JFK: A virgin and a White House affair

President John F. Kennedy (left), the 19-year-old college sophomore Mimi Alford (right) who lost her virginity to the president on the White House bed of Jackie Kennedy (bottom)

Illicit sexual activity did not arrive at the White House in Washington when Donald Trump became president.

He’s just the latest adulterer to live at 1600 Pennsylvania Avenue.

Bill Clinton’s infidelities and sexual escapades are well-documented, including the oral sex that left a splatter of his semen on 19-year-old Monica Lewinsky’s dress.

He wasn’t the first president to bed a teenage intern in the White House.

John Fitzgerald Kennedy found a teenaged Wheaton College student he met so infatuating he arranged her to get an unasked-for internship at the White House during his presidency and took her virginity on the bed used by first lady Jackie.

Mimi Beardsley Alford detailed how Kennedy also pushed her to perform oral sex on a White House aide so he could watch and then suggested she do the same for younger brother Ted Kennedy because “he needed cheering up.”

Alford said she did go down on presidential aide Dave Powers as he watched but refused to do the same on Ted.
::::
Actions to take:
1 - Name every U.S. president mentioned in the article about Kennedy and Mimi Alford.
2 - Pick up the article about Kennedy and Mimi Alford after its last sentence and keep writing.
::::
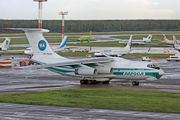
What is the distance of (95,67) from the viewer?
3441 centimetres

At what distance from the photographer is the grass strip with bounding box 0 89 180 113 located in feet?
65.5

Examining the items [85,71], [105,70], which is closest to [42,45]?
[85,71]

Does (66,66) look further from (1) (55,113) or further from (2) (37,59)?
(1) (55,113)

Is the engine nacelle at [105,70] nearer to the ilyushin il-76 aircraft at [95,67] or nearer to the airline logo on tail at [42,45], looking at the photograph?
the ilyushin il-76 aircraft at [95,67]

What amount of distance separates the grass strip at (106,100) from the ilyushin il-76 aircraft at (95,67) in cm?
702

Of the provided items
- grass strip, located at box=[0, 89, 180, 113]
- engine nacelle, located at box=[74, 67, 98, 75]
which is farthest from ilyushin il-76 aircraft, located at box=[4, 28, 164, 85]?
grass strip, located at box=[0, 89, 180, 113]

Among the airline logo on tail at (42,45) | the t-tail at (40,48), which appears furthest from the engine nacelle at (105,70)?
the airline logo on tail at (42,45)

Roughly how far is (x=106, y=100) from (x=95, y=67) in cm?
1207

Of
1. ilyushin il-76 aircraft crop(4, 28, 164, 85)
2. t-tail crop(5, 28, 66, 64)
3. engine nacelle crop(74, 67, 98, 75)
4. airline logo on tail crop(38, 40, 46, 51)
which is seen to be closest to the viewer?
ilyushin il-76 aircraft crop(4, 28, 164, 85)

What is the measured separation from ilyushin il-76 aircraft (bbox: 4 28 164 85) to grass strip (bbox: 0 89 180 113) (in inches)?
276

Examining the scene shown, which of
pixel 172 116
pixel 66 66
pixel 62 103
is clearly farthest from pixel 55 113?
pixel 66 66

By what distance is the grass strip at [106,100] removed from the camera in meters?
20.0

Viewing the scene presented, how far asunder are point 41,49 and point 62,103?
50.7 ft

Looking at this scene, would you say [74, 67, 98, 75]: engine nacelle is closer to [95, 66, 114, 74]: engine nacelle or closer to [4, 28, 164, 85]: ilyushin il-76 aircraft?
[4, 28, 164, 85]: ilyushin il-76 aircraft
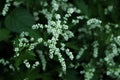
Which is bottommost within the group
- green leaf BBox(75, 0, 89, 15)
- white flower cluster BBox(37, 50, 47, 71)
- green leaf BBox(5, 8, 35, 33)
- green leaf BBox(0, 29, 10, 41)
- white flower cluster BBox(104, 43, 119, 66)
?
white flower cluster BBox(37, 50, 47, 71)

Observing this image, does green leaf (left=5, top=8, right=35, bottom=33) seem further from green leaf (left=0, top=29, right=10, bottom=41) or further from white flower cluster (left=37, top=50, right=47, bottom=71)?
white flower cluster (left=37, top=50, right=47, bottom=71)

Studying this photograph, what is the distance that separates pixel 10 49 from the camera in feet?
9.70

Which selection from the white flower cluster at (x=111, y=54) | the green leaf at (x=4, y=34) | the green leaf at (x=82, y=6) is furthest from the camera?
the green leaf at (x=82, y=6)

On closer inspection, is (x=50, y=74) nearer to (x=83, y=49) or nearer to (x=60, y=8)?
(x=83, y=49)

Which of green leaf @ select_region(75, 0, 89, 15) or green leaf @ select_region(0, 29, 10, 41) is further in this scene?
green leaf @ select_region(75, 0, 89, 15)

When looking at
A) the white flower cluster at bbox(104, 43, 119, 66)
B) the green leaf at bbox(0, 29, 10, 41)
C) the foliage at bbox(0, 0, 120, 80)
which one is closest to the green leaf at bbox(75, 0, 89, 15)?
the foliage at bbox(0, 0, 120, 80)

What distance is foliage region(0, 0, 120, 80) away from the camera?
266 cm

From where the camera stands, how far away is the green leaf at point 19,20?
8.78 feet

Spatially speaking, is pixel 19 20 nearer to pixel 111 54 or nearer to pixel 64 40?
pixel 64 40

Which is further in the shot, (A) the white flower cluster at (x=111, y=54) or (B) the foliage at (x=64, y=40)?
(A) the white flower cluster at (x=111, y=54)

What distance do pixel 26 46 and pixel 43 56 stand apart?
421 mm

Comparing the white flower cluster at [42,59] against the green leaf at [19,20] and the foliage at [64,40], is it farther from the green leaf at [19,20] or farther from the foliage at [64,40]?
the green leaf at [19,20]

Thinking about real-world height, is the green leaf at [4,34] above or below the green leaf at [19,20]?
below

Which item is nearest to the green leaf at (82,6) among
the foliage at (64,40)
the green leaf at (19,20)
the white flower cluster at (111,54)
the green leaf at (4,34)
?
the foliage at (64,40)
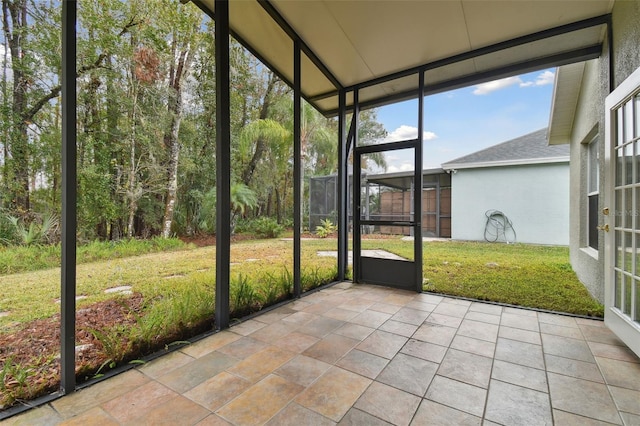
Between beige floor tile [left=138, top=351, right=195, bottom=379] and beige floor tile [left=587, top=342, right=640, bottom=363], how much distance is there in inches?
121

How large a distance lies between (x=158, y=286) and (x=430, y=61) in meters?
4.36

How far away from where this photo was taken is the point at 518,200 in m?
8.34

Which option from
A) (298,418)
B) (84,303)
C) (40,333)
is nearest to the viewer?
(298,418)

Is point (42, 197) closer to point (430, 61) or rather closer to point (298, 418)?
point (298, 418)

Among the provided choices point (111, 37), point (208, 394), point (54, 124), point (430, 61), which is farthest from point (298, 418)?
point (111, 37)

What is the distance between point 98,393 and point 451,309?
3.12m

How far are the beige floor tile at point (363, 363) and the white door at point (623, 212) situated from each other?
182 cm

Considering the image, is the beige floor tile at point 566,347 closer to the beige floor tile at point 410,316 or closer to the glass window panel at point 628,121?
the beige floor tile at point 410,316

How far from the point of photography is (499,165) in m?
8.51

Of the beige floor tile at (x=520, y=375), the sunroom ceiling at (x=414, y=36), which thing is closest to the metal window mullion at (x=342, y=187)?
the sunroom ceiling at (x=414, y=36)

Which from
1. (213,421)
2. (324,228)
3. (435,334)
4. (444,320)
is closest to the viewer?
(213,421)

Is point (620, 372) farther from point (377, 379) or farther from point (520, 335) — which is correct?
point (377, 379)

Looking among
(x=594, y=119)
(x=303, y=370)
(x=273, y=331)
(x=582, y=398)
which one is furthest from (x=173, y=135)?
(x=594, y=119)

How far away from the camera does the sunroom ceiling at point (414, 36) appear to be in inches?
107
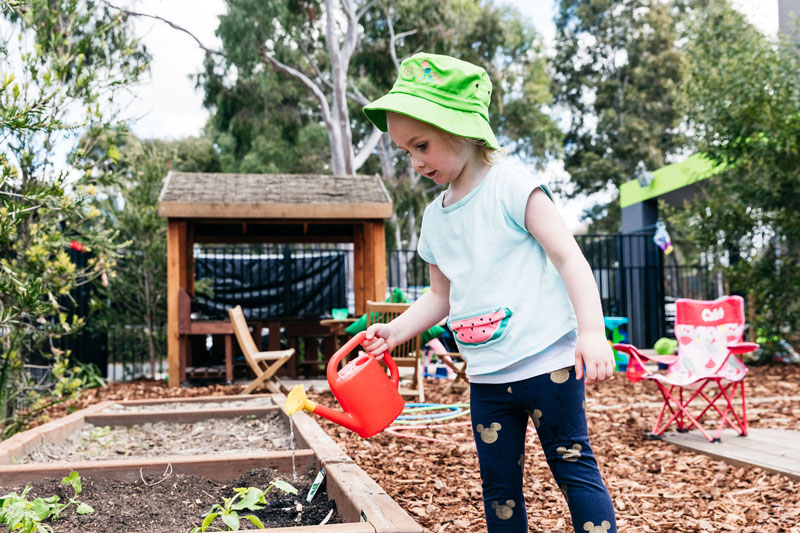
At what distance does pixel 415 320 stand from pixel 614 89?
29.4m

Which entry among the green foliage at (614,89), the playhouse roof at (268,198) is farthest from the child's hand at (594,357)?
the green foliage at (614,89)

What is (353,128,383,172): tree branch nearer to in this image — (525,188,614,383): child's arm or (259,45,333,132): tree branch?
(259,45,333,132): tree branch

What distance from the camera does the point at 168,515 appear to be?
247 cm

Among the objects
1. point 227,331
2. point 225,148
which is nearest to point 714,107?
point 227,331

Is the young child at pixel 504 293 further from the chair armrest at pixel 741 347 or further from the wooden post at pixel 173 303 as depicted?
the wooden post at pixel 173 303

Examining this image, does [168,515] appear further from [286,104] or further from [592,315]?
[286,104]

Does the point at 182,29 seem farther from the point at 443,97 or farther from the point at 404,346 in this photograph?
the point at 443,97

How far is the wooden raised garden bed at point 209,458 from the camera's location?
7.02ft

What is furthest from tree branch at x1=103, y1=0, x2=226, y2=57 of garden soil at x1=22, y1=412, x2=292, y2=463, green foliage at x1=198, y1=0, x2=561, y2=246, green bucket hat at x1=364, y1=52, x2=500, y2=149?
green bucket hat at x1=364, y1=52, x2=500, y2=149

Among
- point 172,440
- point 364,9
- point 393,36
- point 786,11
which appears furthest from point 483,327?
point 393,36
::::
Replies:
1 - Donald Trump, Bill Clinton, John Fitzgerald Kennedy

2 -
Kennedy moved fast on Alford.  Just a few days after she arrived at the White House as a 19-year-old intern, he invited the beautiful girl for a swim and then took her to the first lady’s bedroom.

“I wouldn’t describe what happened that night as making love, but I wouldn’t call it nonconsensual either,” she later wrote in her book: “Once Upon a Secret: My affair with President John F. Kennedy and Its Aftermath.”

Their 18-month relationship ended when Kennedy died n 1963

“I’m not going to say he loved me, but I think he did like me a lot,” she recalls.

Revealing the relationship did not bring hasty denials but confirmations from others.

Robert Dallek’s acclaimed Kennedy Biography “An Unfinished Life: John F. Kennedy, 1917-1963, describes “a tall, slender, beautiful nineteen-year-old college sophomore” who was often with him

Barbara Gamarekian, former press side to Kenndey, says Alford “has a sort of a special relationship with the president…the sort of thing that legitimate newspaper people don’t write about and don’t even make any implications about.:

Alford kept quiet about her relationship with Kennedy for 40 years but went public after reporters tracked her down in 2003. Dallek says Alford’s admissions about her affair with is “entirely credible” and calls the incident with Powers “disgusting” but believable.

He said he wrote about Alford in his book as a reference to the changing social mores of the country.  When Kennedy was president, reporters in Washington knew about his adultery and other sexual antics but never wrote about it.

Kennedy’s libido may have been unreported at the time, but it was the topic of much discussion at parties in Washington during his presidency.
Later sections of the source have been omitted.